**Text shown**
——

Estimated Proportion of Individuals with Screening Test Utilization for 10,000 Simulated Populations
Note: The dotted line indicates true screening utilization rate.
To demonstrate the application of an adjusted utilization approach in a real data set derived from an EHR, we used data on receipt of colonoscopy from Group Health, an integrated health plan and health care delivery system in Washington state. Because sensitivity and specificity in this population are unknown we used the mean probability method to obtain adjusted estimates. We constructed a sample consisting of members ages 50 years or older who were continuously enrolled in Group Health for at least 5 years between 2002 and 2012 with no prior diagnosis of colorectal cancer. In this population, we estimated the proportion of members receiving a screening colonoscopy at least once during a 5-year period. We used Current Procedural Terminology (CPT) codes (45355, 45378–45387, 45391, 45392), Healthcare Common Procedure Coding System (HCPCS) codes (G0105, G0121) and International Classification of Diseases—Ninth Revision, Clinical Modification (ICD-9-CM) codes (45.21–45.24, 45.25, 45.42, 45.43) to identify each colonoscopy received by a member of the denominator population. We then applied the algorithm of Adams8 to each colonoscopy to obtain a predicted probability that the colonoscopy was a screening examination. If an individual received more than one colonoscopy during this time frame we retained the colonoscopy with the highest probability of screening indication. This project was approved by the Group Health Institutional Review Board.We first dichotomized the predicted probabilities at a threshold of 0.261, the threshold maximizing the average of sensitivity and specificity in a validation study,8 to obtain a binary indicator of receipt of screening colonoscopy. We then computed an unadjusted measure corresponding to the proportion of individuals with a screening colonoscopy based on this binary indicator. Finally, we computed an adjusted measure by taking the mean of the predicted probabilities. This approach is appropriate for accounting for misclassification in identification of screening tests when the sensitivity and specificity of the algorithm are unknown in the target population. In this population of 139,163 individuals, the unadjusted estimate of colonoscopy screening prevalence was 12.2 percent. We compare this to an estimate of 7.8 percent based on averaging the predicted probabilities. Thus, the unadjusted approach appears to substantially overestimate screening-colonoscopy utilization in this population.

——

**Assigned task 1**
Which coding systems does the colonoscopy text say were used to identify each colonoscopy? List all of them.
**Assigned task 2**
Reproduce the colonoscopy text from "Estimated Proportion of" up to and including "screening utilization rate.".
**Assigned task 3**
In the colonoscopy text, at what threshold were the predicted probabilities dichotomized?
The records that follow come from a separate source, unrelated to the colonoscopy text.

**Information provided**

——

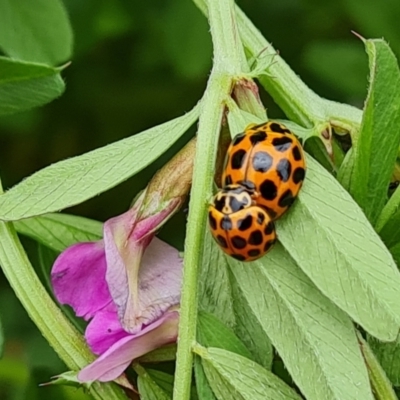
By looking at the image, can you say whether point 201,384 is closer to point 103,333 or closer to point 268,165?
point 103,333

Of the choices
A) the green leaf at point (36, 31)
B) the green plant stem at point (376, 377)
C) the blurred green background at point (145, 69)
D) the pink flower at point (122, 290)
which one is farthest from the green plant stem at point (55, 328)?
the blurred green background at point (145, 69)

——

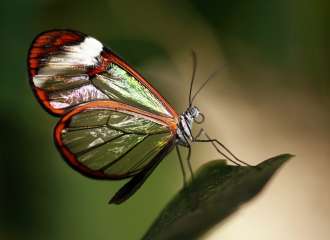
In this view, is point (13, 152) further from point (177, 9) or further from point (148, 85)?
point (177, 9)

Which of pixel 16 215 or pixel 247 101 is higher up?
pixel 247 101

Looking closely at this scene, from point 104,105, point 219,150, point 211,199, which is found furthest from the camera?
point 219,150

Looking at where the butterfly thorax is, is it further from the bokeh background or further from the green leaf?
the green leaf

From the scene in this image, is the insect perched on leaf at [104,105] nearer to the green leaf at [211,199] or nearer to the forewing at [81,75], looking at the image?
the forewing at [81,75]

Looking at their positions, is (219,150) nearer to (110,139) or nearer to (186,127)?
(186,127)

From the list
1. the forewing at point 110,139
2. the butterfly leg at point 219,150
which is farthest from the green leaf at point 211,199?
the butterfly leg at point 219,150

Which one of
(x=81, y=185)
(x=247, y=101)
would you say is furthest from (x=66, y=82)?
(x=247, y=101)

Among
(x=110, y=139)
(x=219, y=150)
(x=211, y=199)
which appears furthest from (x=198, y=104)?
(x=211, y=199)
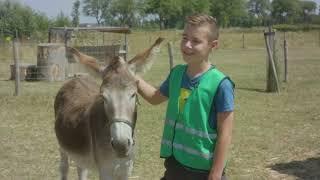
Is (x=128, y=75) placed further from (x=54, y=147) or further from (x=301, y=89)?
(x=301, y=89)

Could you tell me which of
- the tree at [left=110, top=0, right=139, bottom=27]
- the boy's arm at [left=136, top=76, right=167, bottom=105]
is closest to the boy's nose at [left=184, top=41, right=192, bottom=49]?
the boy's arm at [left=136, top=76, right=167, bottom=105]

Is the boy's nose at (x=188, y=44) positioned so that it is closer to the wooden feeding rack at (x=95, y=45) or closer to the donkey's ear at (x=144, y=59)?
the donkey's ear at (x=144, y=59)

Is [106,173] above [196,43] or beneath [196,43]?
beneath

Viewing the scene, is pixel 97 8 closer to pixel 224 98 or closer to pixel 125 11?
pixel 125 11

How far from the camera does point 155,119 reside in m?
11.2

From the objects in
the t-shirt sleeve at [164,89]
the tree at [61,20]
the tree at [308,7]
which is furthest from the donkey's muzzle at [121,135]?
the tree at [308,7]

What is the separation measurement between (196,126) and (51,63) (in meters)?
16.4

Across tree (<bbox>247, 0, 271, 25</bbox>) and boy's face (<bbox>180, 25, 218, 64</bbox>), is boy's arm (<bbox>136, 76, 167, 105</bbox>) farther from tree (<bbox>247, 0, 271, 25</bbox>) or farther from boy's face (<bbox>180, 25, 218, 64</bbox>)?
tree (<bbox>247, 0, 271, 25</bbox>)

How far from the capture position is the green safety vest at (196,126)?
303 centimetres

——

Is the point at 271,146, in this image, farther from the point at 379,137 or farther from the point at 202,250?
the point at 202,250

——

**Written response 1**
Current Procedural Terminology (CPT), Healthcare Common Procedure Coding System (HCPCS), and International Classification of Diseases—Ninth Revision, Clinical Modification (ICD-9-CM)

**Written response 2**
Estimated Proportion of Individuals with Screening Test Utilization for 10,000 Simulated Populations
Note: The dotted line indicates true screening utilization rate.

**Written response 3**
0.261